(EDITOR'S NOTE: During the offseason we frequently ask guest columnists to contribute. Today NFL historian John Turney of Pro Football Journal explains why ranking players on a per-game statistical basis makes more sense now that the NFL is increasing the regular season to 17 games.)
NFL owners this week voted to increase the NFL schedule from 16 to 17 games, the first increase of contests since 1978 when the league went from 14 to 16. A big deal? I think so.
Since the NFL record book uses season totals as benchmarks instead of per-game averages it could have … and probably will if the regular-season schedule expands to 18 games … a significant impact on its records. That’s why we think the league long ago should have gone to a per-game basis for superlatives.

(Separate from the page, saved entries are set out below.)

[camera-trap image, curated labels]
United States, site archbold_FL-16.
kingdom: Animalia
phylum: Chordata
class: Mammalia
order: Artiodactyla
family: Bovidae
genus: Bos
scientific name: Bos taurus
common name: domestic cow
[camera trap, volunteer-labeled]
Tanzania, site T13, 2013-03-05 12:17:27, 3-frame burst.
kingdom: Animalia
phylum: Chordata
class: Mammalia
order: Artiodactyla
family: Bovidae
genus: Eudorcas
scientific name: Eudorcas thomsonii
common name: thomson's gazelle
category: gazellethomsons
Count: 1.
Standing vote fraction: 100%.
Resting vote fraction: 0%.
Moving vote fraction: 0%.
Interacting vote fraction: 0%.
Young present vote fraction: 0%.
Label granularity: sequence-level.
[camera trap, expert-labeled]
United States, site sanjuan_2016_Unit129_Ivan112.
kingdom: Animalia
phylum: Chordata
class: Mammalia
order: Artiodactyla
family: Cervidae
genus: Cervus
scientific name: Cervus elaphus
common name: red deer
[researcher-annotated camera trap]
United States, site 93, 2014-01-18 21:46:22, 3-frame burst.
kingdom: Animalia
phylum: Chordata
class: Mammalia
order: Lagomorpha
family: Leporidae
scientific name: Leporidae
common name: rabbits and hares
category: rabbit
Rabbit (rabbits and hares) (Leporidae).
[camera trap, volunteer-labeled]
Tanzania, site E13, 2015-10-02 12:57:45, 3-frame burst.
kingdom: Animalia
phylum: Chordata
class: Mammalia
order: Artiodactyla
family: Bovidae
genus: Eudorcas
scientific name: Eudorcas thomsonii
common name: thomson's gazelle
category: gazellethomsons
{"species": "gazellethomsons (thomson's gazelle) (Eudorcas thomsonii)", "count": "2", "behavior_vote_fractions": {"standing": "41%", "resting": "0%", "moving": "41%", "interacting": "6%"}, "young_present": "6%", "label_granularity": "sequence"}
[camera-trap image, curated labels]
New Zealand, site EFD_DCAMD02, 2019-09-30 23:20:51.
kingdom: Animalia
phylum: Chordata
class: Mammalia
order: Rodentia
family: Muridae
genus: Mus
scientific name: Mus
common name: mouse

Take a look, for example, at the league’s greatest and most productive wide receivers. What is interesting is that when the yards-per-game receiving record is considered for one season it shows a bit of diversity in the years represented.
What is just as intriguing is that NFL season record-holder Calvin “Megatron” Johnson ranks fourth when his 1,964 yards are dissected according to yards per game.
But don’t listen to me. Look at the following chart. It shows all the players who averaged 110 or more receiving yards per game and played 75 percent of games that season (we didn’t include someone who played, for example, three or five):
We live in a pass-happy era, but what can be seen is that only four of the 13 entries are from this century, with none since 2015. The 1940s, 1950s, 1960s, 1990s, 1990s, 2010s are all represented, and only the 1920s, 1930s, 1970s and 2000s are missing.
The top entry is the Chargers’ Wes Chandler in 1982, but that was a strike year that included only nine games (Chandler missed one). So we don’t know if he would have continued his pace for the entire season. Former Houston Oilers’ star Charley Hennigan has two of the top 13 seasons and was one of the top, if not the top, AFL receiver in that league’s early years.
But special attention needs to be paid to Elroy Hirsch’s 1951 season. It’s still third all-time in yards per game but remember: He led the NFL in receptions, yards, yards per catch, touchdown receptions, and had the longest reception—the five categories the NFL keeps track of. Hirsch is the league’s only quintuple crown winner for a receiver.
We then get into some of the modern guys—Megatron, Josh Gordon, Julio Jones, Jerry Rice and Antonio Brown, with Jim Benton of the 1945 Cleveland Browns wedged in there. It closes out with Hall-of-Famer Ike Bruce and, finally, Don Hutson in 1942, who also had 17 receiving touchdowns.
Yes, in 1942.
So, even if Chandler’s record is surpassed someday (and it likely will), this per-game way of compiling yards-receiving records accomplishes two things: 1) It shows who were the most productive players, and 2) it preserves history. Because there WAS passing in past decades; receivers just didn’t amass career totals with seasons that were shorter and careers that generally were, too.
The playing field, then, is made more level by using per-game stats rather than simple season totals. We think the NFL should commit to doing this before the 2021 season starts.